The "Out of Earshot" Chronicles: A Summation of The Dead Girls Experience

Part 2

jojorock

“Later”

The first track on Out Of Earshot is the first track for a reason—that is, it represents our initial undertaking of the album’s recording, which began waaaaaaaay back in 2006. It was recorded over a few different sessions at Lo Key Studios in Blue Springs, MO sometime during that year. I’m thinking summer, but not positive.

I have fond memories of these first few recording sessions. We had just released What a Perfect Ending earlier that year, and though it wasn’t particularly taking off or anything, we were all excited about the prospect of recording new songs. With the exception of one or two of us, we have pretty short attention spans, and get sick of songs very easily. But for the most part, I think we felt that a lot of Perfect Ending was sophomoric compared to the stuff we were doing by that point. With the exception of “What a Perfect Ending”, “On a Lonely Note”, “All Is Forgotten” and “Hot Blonde”, we were over that record already.

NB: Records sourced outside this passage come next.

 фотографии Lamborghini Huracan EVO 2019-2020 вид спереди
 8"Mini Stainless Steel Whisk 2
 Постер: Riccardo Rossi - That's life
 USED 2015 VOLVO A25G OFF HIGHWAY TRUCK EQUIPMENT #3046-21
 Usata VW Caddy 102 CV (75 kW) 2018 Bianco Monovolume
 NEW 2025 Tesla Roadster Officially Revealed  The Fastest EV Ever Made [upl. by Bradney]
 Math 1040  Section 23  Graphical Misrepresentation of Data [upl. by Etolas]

The sessions for “Later” boosted our excitement even more, because we got to work at this fantastic studio with top of the line equipment. A lot of the guitars and amps we used, particularly on “Later” and “You Ignited”, were fan-fucking-tastic. JoJo was freaking out over this Badcat amp that gave him one of the more convincing tube amp distortions I have heard in recent years, and I was creaming over this deluxe Les Paul I got to use. To top it off, we were surrounded by Beatles memorabilia, so it felt even more like home. According to Cosgrove, the owner of the studio was a doctor, very wealthy, and a huge Beatles nut. So, he just bought a space in downtown Blue Springs and built a studio, with no real prospects of making money. This is why he had all this amazing equipment lying around. It was a pretty sweet position for us to be in at the time.

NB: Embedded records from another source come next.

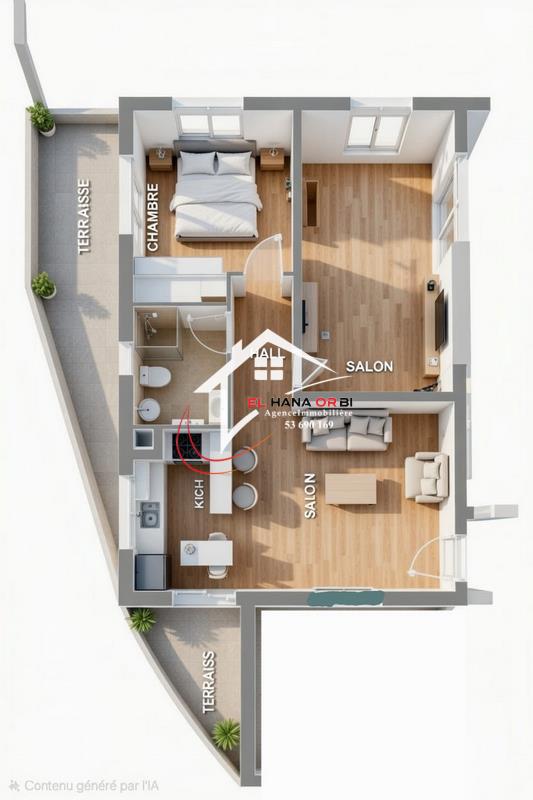 Nouveau projet sur plan mahdia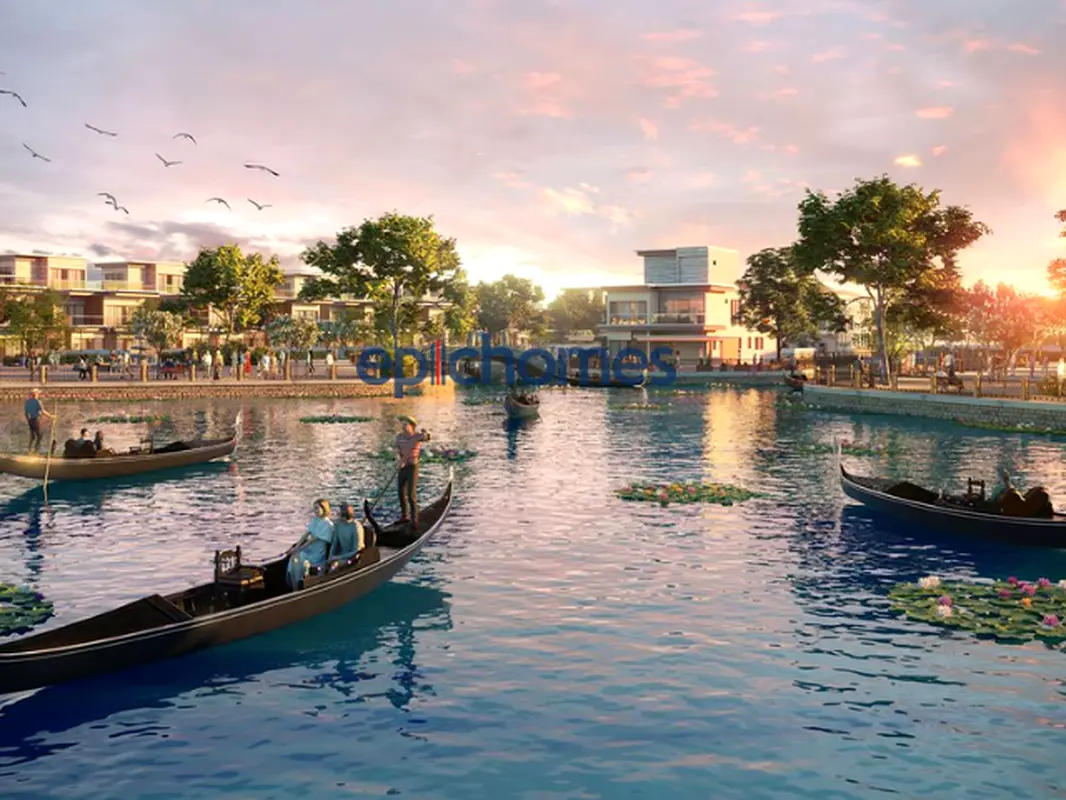 UNIQUE CONCEPT OF HOLIDAY HOME VILLAS | SANTORINI | DAMAC LAGOONS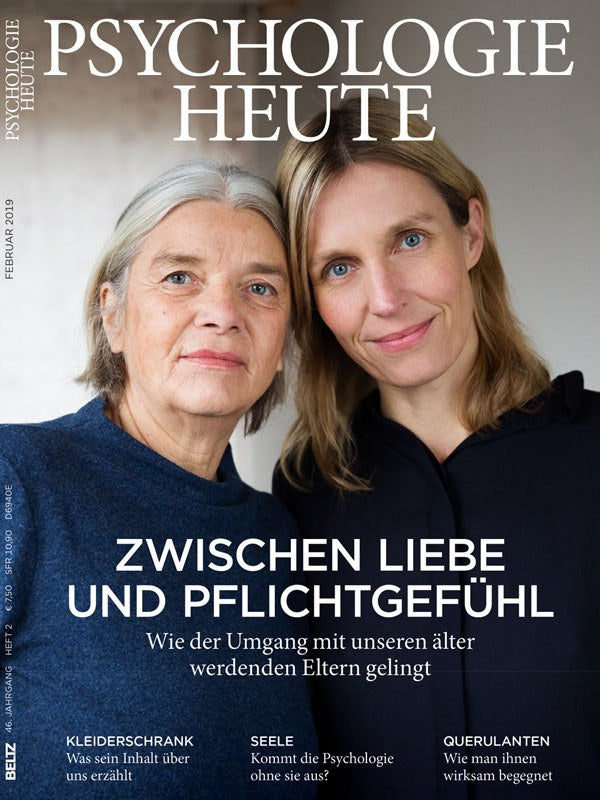 Psychologie Heute Magasin Tyskland 2019-02 Originaludgave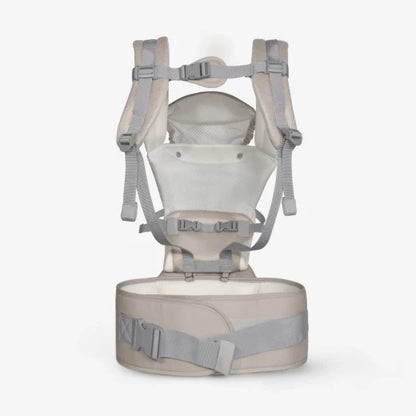 Kikkaboo Chloe 3-in-1 Deluxe Baby Carrier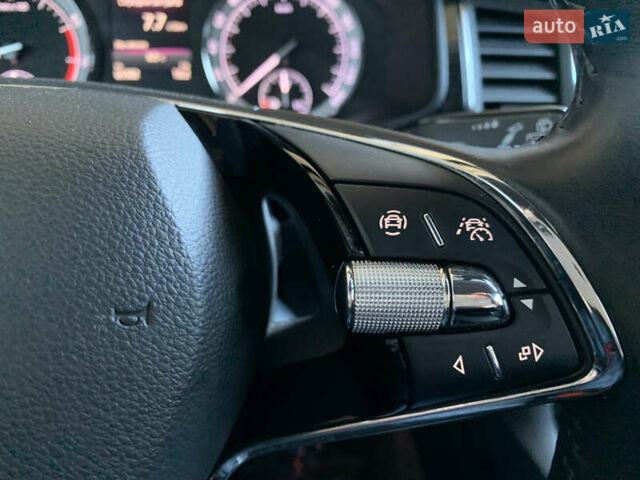 Черный Шкода Kodiaq, объемом двигателя 2 л и пробегом 65 тыс. км за 29499 $, фото 22 на Automoto.ua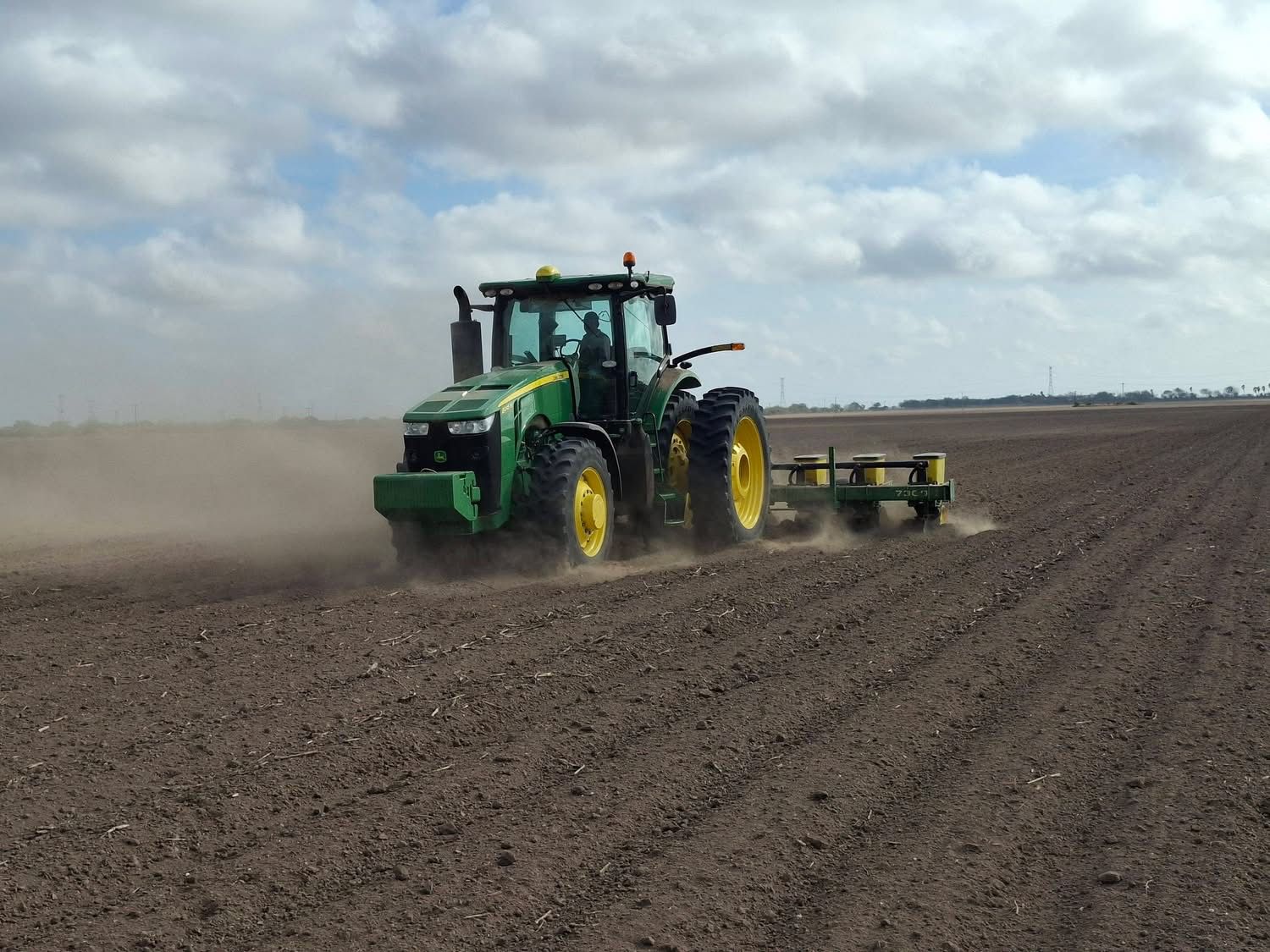 Sequía paraliza el campo y amenaza con colapso económico en el norte de Tamaulipas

“Later” is still one of my favorite songs on Out of Earshot, and I think it makes a great opener. However, I feel it is the worst of the twelve a far as recording quality. It was produced at a time when we were still getting our bearings in the studio, spending hours and hours doing things that take us maybe a half an hour to do nowadays. That’s another reason why I love it, though—it has a rawness that reminds me of how far we have come as a band, but still an undeniable quality that makes it shine. JoJo’s guitar work is amazing throughout. On the original demo, I played all of the instruments, and incorporated some wildly delayed guitar that was meant to be disorienting. I really wanted that effect of the music moving you around, or shaking you uncontrollably, and took it kinda far, as usual. JoJo dials it back perfectly and creates a real nice stereo delay pattern that is slightly jarring, but lifting, kind of like being levitated. Eternal thanks be to the Akai Head Rush.

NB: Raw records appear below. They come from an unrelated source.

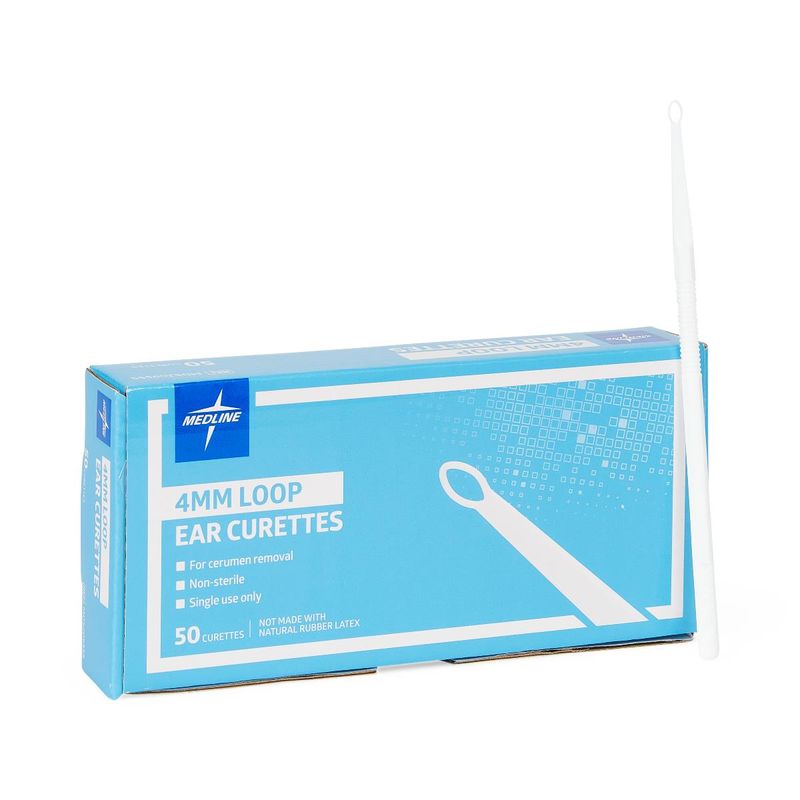 Medline Ear Curettes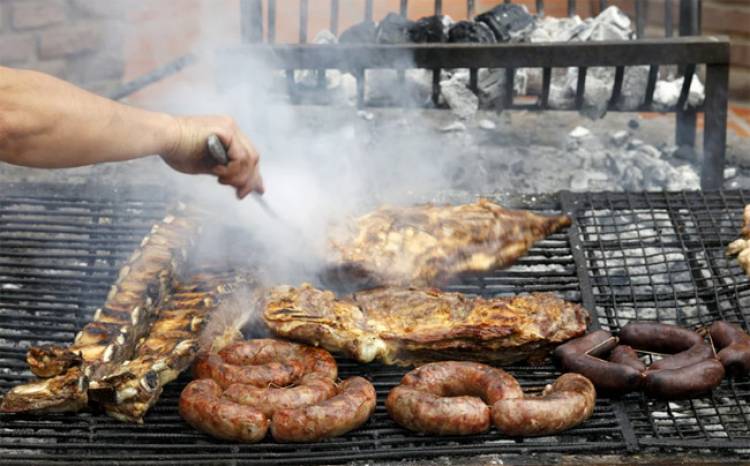 El asado, uno de los aromas preferidos por los argentinos 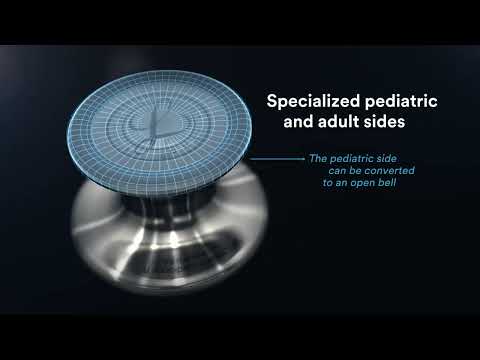 Littmann Cardiology IV Diagnostic Stethoscope: Polished Rainbow & Plum - Violet Stem 6239 - Student Program 3M Littmann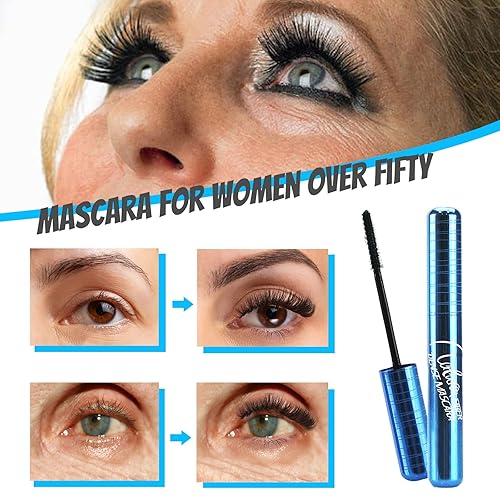 Miniatura 3 de Prime Lash Mascara para mujeres mayores de 60 años, máscara Primelash para mujeres mayores de 50 años, Prime Prometics Primelash máscara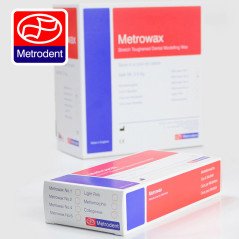 Cires à modeler dernière édition Metrowax - METRODENT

Also, the work of our ever-legendary rhythm section on this song just flat out baffles me. Nick’s power walk bass line during the chorus is so badass, and a great example of why it’s important to allow for outside input when arranging your songs. I NEVER, EVER would have thought of that bass line. I don’t know why or how to explain it, but it just feels like something I never would have thought about. And I love that. I love what it does for the song—it takes it to that perfect place I wanted it to go, and it couldn’t have gotten there without Nick. I mention all of this because I get really annoyed at songwriters who play dictator. If there is a songwriter out there who once moved you but now seems like he is out of ideas and scraping the bottom of the barrel, it’s probably because he never listens to anyone else (ahem Bob Pollard, Frank Black). But I digress…and of course, the drumming of Eric Melin just cannot be topped. I still say he is on par with Dave Grohl as the best drummer in music, and Dave Grohl doesn’t really play drums anymore, so there you go.

Overall, the whole band was firing on all cylinders for this one—pretty exciting stuff. It’s a logical starting point for the record, not just musically, but thematically as well. Not only that, it was the beginning of the long road to Out of Earshot’s completion, which was littered with hurdles, missteps, and squirrely studio interns.